Il sistema dei campi prevede un’amministrazione totalitaria delle agenzie umanitarie o del governo locale (in questo caso specifico: l’Ufficio del Primo Ministro Ugandese), basandosi su dinamiche di potere uniche e unidirezionali. Chi governa il campo è anche l’unico attore che può rappresentarlo e non esistono quasi mai spazi di autorappresentazione e partecipazione politica per i rifugiati.

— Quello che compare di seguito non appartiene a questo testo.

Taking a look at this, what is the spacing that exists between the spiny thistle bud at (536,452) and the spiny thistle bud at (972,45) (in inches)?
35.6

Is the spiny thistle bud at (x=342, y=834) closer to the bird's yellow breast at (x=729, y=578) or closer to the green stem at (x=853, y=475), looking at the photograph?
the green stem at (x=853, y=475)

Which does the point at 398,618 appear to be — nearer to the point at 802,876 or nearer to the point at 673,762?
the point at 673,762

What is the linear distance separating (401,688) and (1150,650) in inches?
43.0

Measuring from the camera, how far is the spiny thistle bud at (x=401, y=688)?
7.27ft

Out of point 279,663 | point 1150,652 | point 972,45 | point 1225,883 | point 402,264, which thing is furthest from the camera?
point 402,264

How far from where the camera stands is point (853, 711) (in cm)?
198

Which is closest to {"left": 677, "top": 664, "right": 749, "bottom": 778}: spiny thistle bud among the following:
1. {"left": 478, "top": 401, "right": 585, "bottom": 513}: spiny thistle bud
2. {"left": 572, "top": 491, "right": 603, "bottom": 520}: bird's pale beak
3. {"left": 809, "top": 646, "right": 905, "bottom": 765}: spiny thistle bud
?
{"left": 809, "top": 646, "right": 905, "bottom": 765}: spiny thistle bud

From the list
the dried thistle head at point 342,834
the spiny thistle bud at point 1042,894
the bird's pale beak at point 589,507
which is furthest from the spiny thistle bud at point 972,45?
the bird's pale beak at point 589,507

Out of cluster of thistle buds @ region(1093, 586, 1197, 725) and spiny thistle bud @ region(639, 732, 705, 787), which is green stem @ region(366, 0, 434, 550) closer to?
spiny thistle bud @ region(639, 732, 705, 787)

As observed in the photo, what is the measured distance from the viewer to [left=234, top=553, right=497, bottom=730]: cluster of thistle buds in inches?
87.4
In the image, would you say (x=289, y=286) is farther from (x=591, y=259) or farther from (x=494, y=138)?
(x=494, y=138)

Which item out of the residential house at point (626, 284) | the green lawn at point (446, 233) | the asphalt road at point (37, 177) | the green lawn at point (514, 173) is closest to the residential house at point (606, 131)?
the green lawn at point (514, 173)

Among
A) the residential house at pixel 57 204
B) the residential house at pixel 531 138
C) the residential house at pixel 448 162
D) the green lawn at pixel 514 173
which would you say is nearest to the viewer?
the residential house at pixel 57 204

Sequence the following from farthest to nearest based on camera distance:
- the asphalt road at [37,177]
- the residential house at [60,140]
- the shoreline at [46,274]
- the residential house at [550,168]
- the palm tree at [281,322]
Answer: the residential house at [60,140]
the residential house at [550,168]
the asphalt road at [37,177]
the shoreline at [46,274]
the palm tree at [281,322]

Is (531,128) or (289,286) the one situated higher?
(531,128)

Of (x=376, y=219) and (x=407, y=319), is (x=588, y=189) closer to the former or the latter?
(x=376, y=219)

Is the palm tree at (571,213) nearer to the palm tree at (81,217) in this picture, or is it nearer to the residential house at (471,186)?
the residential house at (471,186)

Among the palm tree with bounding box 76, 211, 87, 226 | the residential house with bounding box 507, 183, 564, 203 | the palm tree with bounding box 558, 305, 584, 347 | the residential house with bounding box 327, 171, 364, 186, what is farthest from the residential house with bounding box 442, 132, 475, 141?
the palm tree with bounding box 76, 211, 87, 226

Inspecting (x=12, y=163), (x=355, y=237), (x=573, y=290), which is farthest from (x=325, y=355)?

In queste condizioni le possibilità per gli abitanti dei campi di essere gli artefici e i manovali del proprio futuro scendono quasi a zero. Avere la speranza di un domani migliore dipende molto spesso dall’avere accesso alle procedure di reinsediamento in paesi terzi, che sono anch’esse gestite dalle agenzie umanitarie. Conviene dunque, come ha saggiamente intuito Dezaira, rimanere al proprio posto, silenziare e nascondere le proprie idee, giocando da pedina nella scacchiera del regime umanitario globale. E’ un gioco di sofferenza e di grande astuzia che consiste nell’obbedire e nel crearsi contatti e relazioni utili per riuscire ad ottenere qualcuno dei pochi vantaggi che il regime ha messo in palio. Il resettlement è il primo premio, a cui tutti puntano, senza esclusione di colpi. E’ un gioco estremo, un imbuto che solo a Nakivale vede la partecipazione di circa 65 mila persone per un migliaio di vincitori all’anno. E in tutto il mondo quanti saranno? “Facciamo che continuiamo a cantare”.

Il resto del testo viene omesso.